## START
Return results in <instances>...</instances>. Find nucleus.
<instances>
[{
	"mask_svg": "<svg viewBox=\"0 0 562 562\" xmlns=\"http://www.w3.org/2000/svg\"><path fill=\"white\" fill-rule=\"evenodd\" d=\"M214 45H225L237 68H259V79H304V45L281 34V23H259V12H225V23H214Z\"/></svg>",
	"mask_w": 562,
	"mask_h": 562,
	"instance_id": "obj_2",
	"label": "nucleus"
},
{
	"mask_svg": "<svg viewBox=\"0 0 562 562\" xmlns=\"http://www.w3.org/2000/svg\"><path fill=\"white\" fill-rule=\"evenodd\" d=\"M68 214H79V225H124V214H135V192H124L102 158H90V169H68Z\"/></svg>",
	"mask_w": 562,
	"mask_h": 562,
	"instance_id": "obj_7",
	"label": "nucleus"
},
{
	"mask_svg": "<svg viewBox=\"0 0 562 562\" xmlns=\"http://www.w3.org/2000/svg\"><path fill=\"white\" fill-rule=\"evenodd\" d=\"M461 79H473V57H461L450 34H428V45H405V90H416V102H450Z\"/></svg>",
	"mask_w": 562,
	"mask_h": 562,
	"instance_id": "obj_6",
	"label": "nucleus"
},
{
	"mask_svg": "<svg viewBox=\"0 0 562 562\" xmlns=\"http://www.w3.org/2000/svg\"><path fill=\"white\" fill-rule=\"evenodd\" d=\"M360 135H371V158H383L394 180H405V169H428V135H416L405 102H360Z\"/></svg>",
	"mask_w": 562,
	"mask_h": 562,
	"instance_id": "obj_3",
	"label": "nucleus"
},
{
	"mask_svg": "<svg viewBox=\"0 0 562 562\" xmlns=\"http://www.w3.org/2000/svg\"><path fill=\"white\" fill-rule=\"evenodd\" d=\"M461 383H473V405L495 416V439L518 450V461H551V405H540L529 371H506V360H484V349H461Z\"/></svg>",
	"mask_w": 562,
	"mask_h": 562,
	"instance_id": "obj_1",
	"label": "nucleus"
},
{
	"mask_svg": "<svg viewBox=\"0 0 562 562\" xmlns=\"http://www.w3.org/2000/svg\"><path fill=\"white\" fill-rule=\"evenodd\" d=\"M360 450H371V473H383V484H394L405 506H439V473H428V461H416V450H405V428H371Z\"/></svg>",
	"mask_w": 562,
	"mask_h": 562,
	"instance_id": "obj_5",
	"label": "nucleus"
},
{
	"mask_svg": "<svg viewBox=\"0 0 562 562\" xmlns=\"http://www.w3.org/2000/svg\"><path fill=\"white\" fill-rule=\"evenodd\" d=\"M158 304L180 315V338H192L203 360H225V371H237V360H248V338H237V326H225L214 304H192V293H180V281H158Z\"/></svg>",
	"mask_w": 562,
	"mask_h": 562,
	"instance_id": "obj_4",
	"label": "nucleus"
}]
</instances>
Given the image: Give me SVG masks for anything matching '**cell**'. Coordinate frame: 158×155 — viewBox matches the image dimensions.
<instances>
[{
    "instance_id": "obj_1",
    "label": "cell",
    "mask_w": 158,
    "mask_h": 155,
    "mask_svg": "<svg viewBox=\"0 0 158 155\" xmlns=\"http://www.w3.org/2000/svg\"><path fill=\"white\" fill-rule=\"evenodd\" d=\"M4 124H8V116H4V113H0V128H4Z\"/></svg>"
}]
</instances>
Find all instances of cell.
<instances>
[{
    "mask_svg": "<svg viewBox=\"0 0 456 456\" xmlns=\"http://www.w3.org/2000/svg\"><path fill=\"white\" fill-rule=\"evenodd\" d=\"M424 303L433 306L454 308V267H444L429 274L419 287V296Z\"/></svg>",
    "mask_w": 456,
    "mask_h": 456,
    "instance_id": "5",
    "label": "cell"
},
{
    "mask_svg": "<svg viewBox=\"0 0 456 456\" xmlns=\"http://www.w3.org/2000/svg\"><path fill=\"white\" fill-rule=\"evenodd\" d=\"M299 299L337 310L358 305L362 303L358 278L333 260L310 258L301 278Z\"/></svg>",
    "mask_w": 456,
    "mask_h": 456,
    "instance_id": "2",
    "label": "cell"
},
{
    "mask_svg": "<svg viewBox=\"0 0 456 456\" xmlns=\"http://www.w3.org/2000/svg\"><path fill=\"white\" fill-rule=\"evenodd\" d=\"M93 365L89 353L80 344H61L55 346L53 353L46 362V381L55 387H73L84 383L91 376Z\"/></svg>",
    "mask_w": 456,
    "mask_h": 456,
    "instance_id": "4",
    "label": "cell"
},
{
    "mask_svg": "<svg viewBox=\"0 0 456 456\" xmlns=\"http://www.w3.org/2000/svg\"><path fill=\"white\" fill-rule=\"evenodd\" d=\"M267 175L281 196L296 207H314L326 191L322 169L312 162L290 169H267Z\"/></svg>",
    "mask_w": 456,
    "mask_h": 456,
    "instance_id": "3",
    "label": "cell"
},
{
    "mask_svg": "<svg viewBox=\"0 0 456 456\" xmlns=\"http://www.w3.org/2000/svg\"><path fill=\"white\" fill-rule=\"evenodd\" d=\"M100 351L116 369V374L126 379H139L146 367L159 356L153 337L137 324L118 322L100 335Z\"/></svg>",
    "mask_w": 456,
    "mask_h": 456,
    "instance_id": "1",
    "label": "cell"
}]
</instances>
## END
• [Task goal]: Please show each line of the rows above that contains the word "Find". Case counts.

• [Worked answer]:
Return results in <instances>...</instances>. Find nucleus.
Find all instances of cell.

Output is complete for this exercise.